Factor a quadratic trinomial when a = 1, b is negative and c is positive

Now let’s see how this method works if the middle coefficient is negative.

Factor \begin{align*}x^2 - 6x + 8\end{align*}.

We are looking for an answer that is a product of two binomials in parentheses: \begin{align*}(x\;\;\;\;)(x\;\;\;\;)\end{align*}

When negative coefficients are involved, we have to remember that negative factors may be involved also. The number 8 can be written as the product of the following numbers:

\begin{align*}8 = 1 \cdot 8 \quad \quad \text{and} \quad \quad 1 + 8 = 9\end{align*}

but also

\begin{align*}8 = (-1) \cdot (-8) \quad \quad \text{and} \quad \quad -1 + (-8) = -9\end{align*}

and

\begin{align*}8 = 2 \cdot 4 \quad \quad \text{and} \quad \quad 2 + 4 = 6\end{align*}

but also

\begin{align*}8 = (-2) \cdot (-4) \quad \quad \text{and} \quad \quad -2 + (-4) = -6.\end{align*}

The last option is the correct choice.

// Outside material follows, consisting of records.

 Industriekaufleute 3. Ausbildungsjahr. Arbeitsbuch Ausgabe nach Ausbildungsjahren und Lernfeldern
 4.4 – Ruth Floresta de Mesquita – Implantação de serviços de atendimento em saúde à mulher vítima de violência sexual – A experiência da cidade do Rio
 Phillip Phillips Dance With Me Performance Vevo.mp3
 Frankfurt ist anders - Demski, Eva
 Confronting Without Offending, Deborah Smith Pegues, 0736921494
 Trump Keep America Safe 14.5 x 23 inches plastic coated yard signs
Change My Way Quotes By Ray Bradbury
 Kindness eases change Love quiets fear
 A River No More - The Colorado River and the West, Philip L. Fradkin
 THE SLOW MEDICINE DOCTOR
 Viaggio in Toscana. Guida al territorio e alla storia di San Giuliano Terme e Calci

The answer is \begin{align*}(x - 2)(x - 4)\end{align*}. We can check to see if this is correct by multiplying \begin{align*}(x - 2)(x - 4)\end{align*}:

\begin{align*}& \quad \quad \quad x - 2\\ & \underline{\;\;\;\;\;\;\;\;\;\;\;x - 4}\\ & \quad \ - \ 4x + 8\\ & \underline{x^2 - \ 2x\;\;\;\;\;\;\;}\\ & x^2 - \ 6x + 8\end{align*}

#### Factoring

1. Factor \begin{align*}x^2 - 17x + 16\end{align*}.

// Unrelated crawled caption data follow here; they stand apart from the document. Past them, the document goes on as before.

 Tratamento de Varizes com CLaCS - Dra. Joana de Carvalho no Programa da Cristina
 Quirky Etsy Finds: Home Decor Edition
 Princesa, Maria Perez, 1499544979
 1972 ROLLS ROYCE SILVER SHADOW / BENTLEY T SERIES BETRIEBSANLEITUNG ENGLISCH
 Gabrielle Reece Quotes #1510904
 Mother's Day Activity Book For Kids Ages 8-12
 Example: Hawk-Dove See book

We are looking for an answer that is a product of two binomials in parentheses: \begin{align*}(x\;\;\;\;)(x\;\;\;\;)\end{align*}

The number 16 can be written as the product of the following numbers:

\begin{align*}& 16 = 1 \cdot 16 && \text{and} && 1 + 16 = 17\\ & 16 = (-1) \cdot (-16) && \text{and} && -1 + (-16) = -17 \qquad (Correct \ choice)\\ & 16 = 2 \cdot 8 && \text{and} && 2 + 8 = 10\\ & 16 = (-2) \cdot (-8) && \text{and} && -2 + (-8) = -10\\ & 16 = 4 \cdot 4 && \text{and} && 4 + 4 = 8\\ & 16 = (-4) \cdot (-4) && \text{and} && -4 + (-4) = -8\end{align*}

The answer is \begin{align*}(x - 1)(x - 16)\end{align*}.

In general, whenever \begin{align*}b\end{align*} is negative and \begin{align*}a\end{align*} and \begin{align*}c\end{align*} are positive, the two binomial factors will have minus signs instead of plus signs.

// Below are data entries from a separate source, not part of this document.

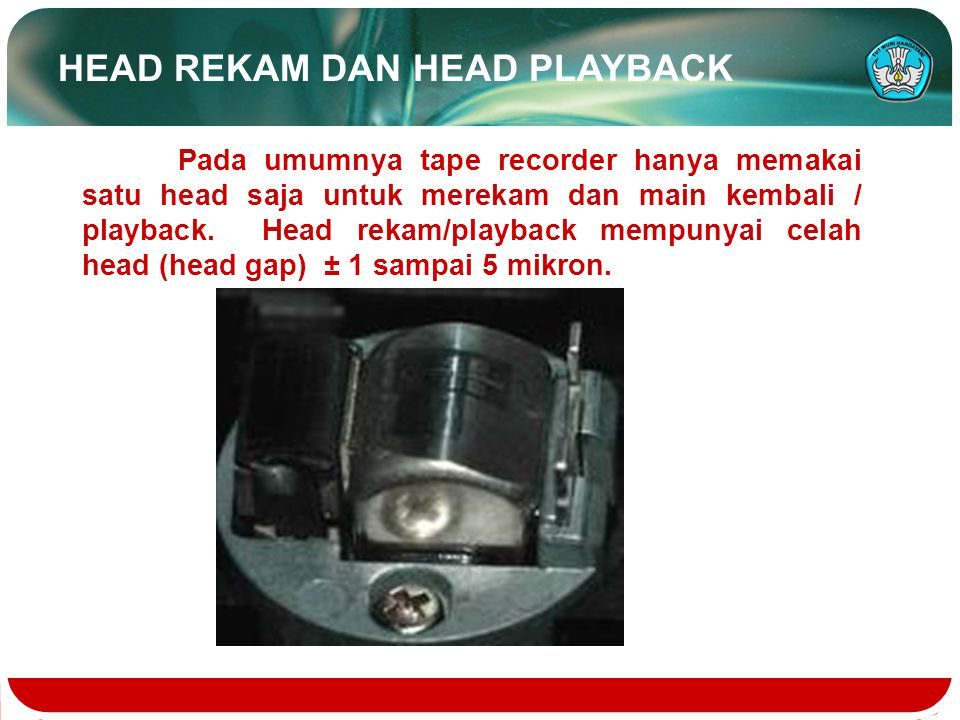 HEAD REKAM DAN HEAD PLAYBACK Pada umumnya tape recorder hanya memakai satu head saja untuk merekam dan main kembali / playback. Head rekam/playback me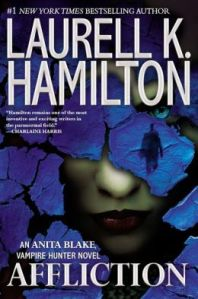 Affliction by Laurell K. Hamilton (Anita Blake- Vampire Hunter #22)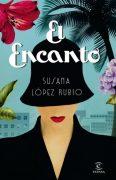"""Reseña de """"El Encanto"""", de Susana López Rubio"""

Factor when a = 1 and c is Negative

Now let’s see how this method works if the constant term is negative.

2. Factor \begin{align*}x^2 + 2x - 15\end{align*}.

We are looking for an answer that is a product of two binomials in parentheses: \begin{align*}(x\;\;\;\;)(x\;\;\;\;\;)\end{align*}

Once again, we must take the negative sign into account. The number -15 can be written as the product of the following numbers:

\begin{align*}& -15 = -1 \cdot 15 && \text{and} && -1 + 15 = 14\\ & -15 = 1 \cdot (-15) && \text{and} && 1 + (-15) = -14\\ & -15 = -3 \cdot 5 && \text{and} && -3 + 5 = 2 \qquad \qquad (Correct \ choice)\\ & -15 = 3 \cdot (-5) && \text{and} && 3 + (-5) = -2\end{align*}

The answer is \begin{align*}(x - 3)(x +5)\end{align*}.

We can check to see if this is correct by multiplying:

\begin{align*}& \quad \quad \ \ x - \ 3\\ & \underline{\;\;\;\;\;\;\;\;\; x + \;5\;}\\ & \quad \quad 5x - 15\\ & \underline{x^2 - 3x\;\;\;\;\;\;\;\;}\\ & x^2 + 2x - 15\end{align*}

3. Factor \begin{align*}x^2 - 10x - 24\end{align*}.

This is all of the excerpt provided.